*Task details*
Find every line in the data below that contains the string "river" and copy each one out. Case matters.

*Task inputs*
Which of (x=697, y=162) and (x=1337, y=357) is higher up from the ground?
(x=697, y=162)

---

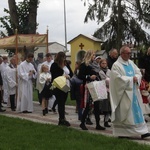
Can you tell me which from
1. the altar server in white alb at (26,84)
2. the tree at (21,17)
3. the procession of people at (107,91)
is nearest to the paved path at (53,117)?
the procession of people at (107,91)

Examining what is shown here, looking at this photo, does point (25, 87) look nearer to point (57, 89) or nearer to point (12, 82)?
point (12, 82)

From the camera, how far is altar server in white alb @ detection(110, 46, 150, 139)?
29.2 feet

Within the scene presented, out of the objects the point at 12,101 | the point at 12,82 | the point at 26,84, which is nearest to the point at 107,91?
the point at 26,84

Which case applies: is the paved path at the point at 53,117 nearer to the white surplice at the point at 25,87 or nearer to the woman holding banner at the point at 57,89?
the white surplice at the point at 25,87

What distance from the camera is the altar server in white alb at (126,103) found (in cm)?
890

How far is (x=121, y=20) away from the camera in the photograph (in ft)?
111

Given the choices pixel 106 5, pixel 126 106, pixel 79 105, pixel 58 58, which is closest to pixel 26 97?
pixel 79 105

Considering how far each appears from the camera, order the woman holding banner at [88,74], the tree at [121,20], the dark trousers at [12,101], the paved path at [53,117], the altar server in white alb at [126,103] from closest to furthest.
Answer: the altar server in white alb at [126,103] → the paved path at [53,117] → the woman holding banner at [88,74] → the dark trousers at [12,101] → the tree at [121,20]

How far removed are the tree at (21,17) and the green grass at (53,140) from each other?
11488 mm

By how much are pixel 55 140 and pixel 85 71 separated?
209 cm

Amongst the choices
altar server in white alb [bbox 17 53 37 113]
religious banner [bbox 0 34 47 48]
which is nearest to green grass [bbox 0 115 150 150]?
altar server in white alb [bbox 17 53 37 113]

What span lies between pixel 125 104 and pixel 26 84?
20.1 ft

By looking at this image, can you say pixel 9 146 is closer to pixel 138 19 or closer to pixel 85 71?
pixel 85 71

---

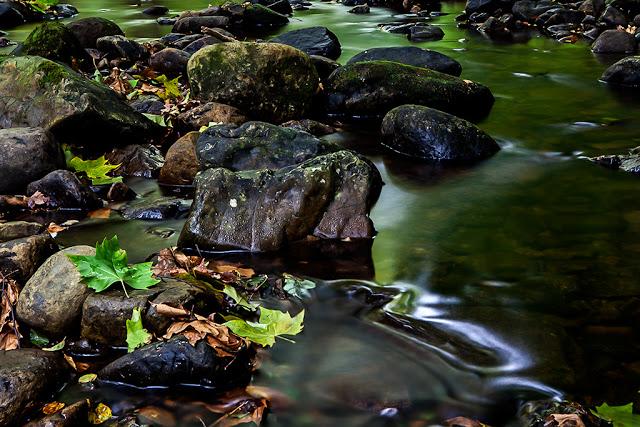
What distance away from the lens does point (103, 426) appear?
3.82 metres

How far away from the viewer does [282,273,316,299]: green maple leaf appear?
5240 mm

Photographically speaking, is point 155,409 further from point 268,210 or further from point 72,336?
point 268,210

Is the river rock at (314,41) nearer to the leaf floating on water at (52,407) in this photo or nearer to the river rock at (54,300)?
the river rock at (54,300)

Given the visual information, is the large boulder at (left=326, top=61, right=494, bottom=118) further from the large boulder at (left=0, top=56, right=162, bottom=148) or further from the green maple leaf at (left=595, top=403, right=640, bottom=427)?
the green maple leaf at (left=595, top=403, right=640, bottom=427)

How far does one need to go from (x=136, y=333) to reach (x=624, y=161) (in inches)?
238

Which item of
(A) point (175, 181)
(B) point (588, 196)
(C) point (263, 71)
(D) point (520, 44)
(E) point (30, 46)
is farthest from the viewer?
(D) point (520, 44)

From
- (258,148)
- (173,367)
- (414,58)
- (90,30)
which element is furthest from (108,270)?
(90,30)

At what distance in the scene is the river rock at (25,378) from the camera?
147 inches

*Task solution*
Is the river rock at (314,41) nearer to the leaf floating on water at (52,407) in this photo or nearer to the river rock at (54,300)?
the river rock at (54,300)
At what distance in the scene is the river rock at (25,378) from the camera?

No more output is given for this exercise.